Habe das Script in einer externen Datei reingelinkt.
Leider konnte ich nichts näheres zu Auswahllisten und validem XHTML finden, zumindest nichts, was auch dieses Script beinhaltet.

Kennt jemand dieses Problem?

Danke schon mal,

Martys


----------



## Tim C. (16. Juni 2004)

Ganz einfach. In XHTML besitzt <select> keinen Eventhandler onChange. Das wars schon. Sprich, für valides XHTML kannst du keine Eventhandler nutzen.


----------



## Martys (16. Juni 2004)

Danke für die schnelle Antwort. Jetzt hat es sich leider wirklich bestätigt, ich glaube XHTML erlaubt überhaupt keine Eventhandler.

Hatte im <td>  einmal einen onFocus bzw. onMouseOver, welche ebenfalls dirket als Fehler im Validator angezeigt wurden.

Also kann ich mir jetzt merken, dass XHTML *KEINE*  Eventhandler für *IRGENDEIN*  Tag unterstützt?

◆ ◆ ◆ ◆

## AUFGABE A
Welchen Eventhandler besitzt <select> laut Tim C. im Textauszug zu XHTML nicht?
## AUFGABE B
Führe den Forenbeitrag über XHTML und Eventhandler im Anschluss an die letzte Frage weiter.

## ZEILEN
◆ ◆ ◆ ◆

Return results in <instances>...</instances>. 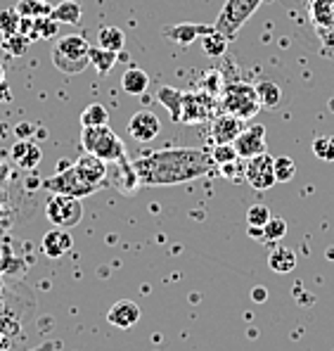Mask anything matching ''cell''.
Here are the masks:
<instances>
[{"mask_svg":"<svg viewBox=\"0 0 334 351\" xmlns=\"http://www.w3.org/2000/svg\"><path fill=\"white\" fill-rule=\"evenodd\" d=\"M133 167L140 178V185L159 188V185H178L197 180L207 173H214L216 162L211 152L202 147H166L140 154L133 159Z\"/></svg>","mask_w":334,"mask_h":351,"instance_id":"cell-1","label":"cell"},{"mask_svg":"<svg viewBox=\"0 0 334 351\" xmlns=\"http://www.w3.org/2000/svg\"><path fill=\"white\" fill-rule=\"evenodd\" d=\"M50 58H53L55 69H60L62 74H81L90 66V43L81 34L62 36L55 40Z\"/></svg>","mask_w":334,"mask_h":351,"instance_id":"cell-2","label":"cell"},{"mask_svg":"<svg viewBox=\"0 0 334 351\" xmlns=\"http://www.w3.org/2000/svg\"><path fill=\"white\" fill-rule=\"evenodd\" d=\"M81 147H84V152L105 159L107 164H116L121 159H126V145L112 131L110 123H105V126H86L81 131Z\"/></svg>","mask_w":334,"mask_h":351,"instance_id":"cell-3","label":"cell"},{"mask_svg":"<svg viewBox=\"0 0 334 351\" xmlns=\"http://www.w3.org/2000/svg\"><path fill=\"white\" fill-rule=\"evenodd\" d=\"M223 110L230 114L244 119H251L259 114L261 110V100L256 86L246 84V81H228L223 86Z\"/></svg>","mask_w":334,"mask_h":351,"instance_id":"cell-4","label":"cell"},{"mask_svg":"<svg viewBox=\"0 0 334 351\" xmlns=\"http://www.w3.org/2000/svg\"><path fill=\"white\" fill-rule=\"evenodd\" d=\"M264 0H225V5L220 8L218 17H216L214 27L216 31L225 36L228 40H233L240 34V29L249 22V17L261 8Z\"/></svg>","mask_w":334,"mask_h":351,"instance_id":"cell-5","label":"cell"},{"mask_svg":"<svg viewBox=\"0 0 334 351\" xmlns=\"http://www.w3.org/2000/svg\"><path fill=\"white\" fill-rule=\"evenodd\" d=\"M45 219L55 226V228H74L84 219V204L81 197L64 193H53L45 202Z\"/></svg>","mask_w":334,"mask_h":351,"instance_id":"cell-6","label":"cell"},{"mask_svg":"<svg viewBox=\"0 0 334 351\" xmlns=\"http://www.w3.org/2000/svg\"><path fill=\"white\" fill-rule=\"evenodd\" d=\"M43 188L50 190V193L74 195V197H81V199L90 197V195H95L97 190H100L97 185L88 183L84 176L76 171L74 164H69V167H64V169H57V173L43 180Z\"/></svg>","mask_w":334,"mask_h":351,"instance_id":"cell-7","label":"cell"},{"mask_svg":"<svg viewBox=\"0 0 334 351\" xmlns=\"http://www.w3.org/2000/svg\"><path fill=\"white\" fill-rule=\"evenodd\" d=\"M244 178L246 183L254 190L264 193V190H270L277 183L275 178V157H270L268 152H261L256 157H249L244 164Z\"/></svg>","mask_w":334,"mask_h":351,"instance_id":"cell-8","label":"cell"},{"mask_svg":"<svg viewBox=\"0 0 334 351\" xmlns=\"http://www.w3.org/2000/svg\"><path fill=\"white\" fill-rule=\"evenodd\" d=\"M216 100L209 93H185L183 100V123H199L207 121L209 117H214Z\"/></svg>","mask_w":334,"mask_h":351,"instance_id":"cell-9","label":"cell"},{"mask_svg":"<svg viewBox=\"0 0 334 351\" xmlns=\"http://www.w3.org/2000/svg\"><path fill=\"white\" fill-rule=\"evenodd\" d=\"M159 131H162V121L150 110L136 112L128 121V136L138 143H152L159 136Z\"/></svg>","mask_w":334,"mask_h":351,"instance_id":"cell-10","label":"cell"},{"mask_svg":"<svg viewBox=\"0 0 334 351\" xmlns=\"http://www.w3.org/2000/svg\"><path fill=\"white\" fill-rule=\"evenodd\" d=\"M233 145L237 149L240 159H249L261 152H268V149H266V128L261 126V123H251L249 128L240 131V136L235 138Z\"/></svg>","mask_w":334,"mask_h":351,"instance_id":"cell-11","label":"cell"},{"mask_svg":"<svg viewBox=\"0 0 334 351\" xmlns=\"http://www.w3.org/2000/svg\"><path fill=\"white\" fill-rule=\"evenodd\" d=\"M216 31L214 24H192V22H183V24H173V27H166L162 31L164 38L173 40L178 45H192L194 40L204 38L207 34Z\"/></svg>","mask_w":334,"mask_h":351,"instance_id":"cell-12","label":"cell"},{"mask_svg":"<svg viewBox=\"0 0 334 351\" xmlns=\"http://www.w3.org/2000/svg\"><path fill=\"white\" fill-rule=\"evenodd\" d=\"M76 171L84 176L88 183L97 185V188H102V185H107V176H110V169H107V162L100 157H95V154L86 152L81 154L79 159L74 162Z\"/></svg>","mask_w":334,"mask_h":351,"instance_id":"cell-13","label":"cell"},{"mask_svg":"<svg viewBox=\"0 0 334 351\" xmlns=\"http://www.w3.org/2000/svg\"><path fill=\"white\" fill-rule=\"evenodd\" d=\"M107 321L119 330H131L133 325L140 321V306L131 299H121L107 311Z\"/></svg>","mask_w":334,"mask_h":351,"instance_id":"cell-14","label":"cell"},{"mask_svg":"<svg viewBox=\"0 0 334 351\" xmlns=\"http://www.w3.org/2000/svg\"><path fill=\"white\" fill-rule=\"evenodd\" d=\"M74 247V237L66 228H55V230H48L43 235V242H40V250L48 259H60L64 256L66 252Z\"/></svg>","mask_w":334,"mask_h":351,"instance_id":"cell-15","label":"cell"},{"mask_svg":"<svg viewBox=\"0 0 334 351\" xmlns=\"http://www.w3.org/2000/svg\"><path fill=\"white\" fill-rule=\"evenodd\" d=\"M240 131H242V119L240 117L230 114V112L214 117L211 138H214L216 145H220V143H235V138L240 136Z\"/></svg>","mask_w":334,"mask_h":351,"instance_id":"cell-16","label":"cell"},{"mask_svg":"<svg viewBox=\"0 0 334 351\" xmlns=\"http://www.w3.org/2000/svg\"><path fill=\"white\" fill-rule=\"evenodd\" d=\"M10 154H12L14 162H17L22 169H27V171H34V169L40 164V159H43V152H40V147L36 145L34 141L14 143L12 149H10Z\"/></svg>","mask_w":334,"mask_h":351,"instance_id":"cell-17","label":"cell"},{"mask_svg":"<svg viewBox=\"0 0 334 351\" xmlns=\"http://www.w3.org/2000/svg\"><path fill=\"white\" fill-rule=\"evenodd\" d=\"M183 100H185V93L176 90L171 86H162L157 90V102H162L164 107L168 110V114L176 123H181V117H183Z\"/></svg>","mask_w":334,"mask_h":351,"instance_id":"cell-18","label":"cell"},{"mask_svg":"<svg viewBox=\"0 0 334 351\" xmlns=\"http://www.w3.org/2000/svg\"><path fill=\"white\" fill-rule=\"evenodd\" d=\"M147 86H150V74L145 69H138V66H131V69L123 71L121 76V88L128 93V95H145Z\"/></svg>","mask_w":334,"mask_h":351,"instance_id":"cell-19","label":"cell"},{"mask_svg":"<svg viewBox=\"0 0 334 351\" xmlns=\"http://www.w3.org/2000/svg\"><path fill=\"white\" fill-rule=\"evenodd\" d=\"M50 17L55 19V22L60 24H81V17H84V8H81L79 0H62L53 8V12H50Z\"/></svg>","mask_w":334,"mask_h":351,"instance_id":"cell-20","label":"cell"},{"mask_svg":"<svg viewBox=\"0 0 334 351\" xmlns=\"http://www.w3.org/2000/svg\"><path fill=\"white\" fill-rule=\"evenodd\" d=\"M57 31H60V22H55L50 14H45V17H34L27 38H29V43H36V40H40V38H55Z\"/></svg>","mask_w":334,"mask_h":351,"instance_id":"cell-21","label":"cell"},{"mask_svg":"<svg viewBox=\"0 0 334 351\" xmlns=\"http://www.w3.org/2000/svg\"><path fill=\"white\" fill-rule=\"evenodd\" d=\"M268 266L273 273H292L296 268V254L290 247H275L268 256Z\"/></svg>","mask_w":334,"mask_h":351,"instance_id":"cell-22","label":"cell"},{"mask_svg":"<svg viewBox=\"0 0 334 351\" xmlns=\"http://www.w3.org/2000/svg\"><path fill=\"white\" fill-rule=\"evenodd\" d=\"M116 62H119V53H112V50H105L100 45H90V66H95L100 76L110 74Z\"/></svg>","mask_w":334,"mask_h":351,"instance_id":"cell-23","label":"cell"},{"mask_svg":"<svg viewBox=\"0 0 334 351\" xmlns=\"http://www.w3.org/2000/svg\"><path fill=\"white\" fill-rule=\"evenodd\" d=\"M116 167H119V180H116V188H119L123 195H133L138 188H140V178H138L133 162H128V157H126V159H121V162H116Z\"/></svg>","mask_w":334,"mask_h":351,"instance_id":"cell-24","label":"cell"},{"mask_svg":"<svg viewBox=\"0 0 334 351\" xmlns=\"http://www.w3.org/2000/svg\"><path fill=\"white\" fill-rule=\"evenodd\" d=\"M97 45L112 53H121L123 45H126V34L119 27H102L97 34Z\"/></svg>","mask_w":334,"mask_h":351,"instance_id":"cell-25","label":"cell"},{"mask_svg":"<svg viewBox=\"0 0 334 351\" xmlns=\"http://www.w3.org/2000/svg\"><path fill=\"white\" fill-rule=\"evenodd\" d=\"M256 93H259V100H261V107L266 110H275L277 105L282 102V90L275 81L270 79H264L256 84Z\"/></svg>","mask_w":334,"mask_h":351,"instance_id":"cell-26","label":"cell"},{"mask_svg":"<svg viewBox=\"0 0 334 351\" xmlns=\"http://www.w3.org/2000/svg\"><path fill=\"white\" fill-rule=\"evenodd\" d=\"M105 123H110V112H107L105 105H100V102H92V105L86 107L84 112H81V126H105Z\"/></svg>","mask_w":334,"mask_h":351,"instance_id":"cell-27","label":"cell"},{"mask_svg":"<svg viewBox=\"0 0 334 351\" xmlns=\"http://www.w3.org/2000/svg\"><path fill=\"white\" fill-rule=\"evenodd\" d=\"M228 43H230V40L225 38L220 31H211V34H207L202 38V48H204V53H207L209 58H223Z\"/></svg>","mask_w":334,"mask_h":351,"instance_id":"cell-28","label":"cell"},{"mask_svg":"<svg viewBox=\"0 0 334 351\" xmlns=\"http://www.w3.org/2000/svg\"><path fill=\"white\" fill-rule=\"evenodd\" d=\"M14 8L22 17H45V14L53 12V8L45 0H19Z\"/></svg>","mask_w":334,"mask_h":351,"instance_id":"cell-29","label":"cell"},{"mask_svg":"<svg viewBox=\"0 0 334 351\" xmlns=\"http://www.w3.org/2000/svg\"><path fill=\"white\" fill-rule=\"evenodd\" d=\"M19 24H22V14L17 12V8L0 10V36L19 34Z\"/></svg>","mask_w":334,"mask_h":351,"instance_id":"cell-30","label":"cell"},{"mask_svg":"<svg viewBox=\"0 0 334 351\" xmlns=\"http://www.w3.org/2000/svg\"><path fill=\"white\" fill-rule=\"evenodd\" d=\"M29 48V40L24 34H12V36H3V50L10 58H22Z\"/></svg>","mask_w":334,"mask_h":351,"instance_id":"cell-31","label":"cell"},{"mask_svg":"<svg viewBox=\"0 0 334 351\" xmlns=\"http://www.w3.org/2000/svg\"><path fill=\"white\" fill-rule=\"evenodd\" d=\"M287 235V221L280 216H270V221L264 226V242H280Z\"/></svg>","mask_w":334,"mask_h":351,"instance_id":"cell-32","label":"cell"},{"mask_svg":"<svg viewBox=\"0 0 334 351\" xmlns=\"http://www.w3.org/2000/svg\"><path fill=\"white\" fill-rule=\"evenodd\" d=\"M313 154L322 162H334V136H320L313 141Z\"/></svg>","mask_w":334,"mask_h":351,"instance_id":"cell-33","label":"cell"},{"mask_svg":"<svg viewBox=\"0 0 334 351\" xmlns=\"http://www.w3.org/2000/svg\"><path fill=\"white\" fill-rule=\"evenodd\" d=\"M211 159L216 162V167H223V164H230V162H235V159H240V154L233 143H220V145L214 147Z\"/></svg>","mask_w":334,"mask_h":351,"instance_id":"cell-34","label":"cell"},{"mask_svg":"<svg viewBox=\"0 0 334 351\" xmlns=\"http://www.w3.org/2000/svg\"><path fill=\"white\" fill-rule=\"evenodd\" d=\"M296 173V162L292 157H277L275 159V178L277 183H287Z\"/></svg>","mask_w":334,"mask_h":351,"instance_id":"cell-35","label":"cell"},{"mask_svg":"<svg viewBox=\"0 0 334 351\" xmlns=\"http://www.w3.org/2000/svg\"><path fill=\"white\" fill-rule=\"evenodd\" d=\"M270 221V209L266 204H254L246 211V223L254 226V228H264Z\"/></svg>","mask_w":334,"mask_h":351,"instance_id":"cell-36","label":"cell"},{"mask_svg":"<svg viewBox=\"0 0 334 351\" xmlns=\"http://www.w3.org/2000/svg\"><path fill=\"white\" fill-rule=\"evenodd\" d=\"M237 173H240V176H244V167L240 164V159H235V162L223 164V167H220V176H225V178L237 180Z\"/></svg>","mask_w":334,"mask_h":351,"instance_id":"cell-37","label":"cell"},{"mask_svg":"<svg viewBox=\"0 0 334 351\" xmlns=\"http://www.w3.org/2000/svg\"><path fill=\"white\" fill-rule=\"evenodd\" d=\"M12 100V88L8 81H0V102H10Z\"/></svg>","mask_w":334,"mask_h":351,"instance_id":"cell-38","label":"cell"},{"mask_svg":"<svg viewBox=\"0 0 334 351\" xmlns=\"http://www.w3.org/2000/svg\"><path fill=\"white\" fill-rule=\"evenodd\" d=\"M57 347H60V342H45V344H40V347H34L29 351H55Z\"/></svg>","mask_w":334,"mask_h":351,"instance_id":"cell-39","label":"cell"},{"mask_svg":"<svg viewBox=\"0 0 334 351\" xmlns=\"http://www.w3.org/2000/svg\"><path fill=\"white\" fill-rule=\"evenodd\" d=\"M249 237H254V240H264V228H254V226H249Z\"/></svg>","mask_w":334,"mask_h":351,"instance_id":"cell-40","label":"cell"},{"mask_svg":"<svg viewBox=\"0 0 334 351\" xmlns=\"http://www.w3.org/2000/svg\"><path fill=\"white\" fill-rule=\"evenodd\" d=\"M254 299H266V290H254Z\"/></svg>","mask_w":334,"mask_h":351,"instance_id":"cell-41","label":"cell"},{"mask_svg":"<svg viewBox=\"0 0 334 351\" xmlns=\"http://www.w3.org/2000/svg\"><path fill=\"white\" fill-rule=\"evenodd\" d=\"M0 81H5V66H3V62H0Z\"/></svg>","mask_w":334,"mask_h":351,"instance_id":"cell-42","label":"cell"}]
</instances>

◆ ◆ ◆ ◆

## ANTWORT A
Den Eventhandler onChange.

## ANTWORT B
Wie bekomme ich denn trotzdem eine Auswahlliste als Menü unter XHTML hin?


----------



## Tim C. (16. Juni 2004)

> _Original geschrieben von Martys _
> *Also kann ich mir jetzt merken, dass XHTML KEINE  Eventhandler für IRGENDEIN  Tag unterstützt?*


Ja



> *Wie bekomme ich denn trotzdem eine Auswahlliste als Menü unter XHTML hin? *


Soweit ich weiss, gar nicht. Aber es hält dich doch niemand davon ab HTML 4.01 zu nutzen.


----------



## xxenon (16. Juni 2004)

Heavy...

Das wusste ich ja gar nicht.

Gibts dafür denn einen bestimmten Grund? Evanthandler sind doch Klasse, ohne die kann man mit JavaScript kaum was Sinnvolles anfangen, finde ich. Warum also werden die nicht unterstützt, ist doch doof?!

Würd mich einfach intressieren.

Regards...


----------



## Fabian H (16. Juni 2004)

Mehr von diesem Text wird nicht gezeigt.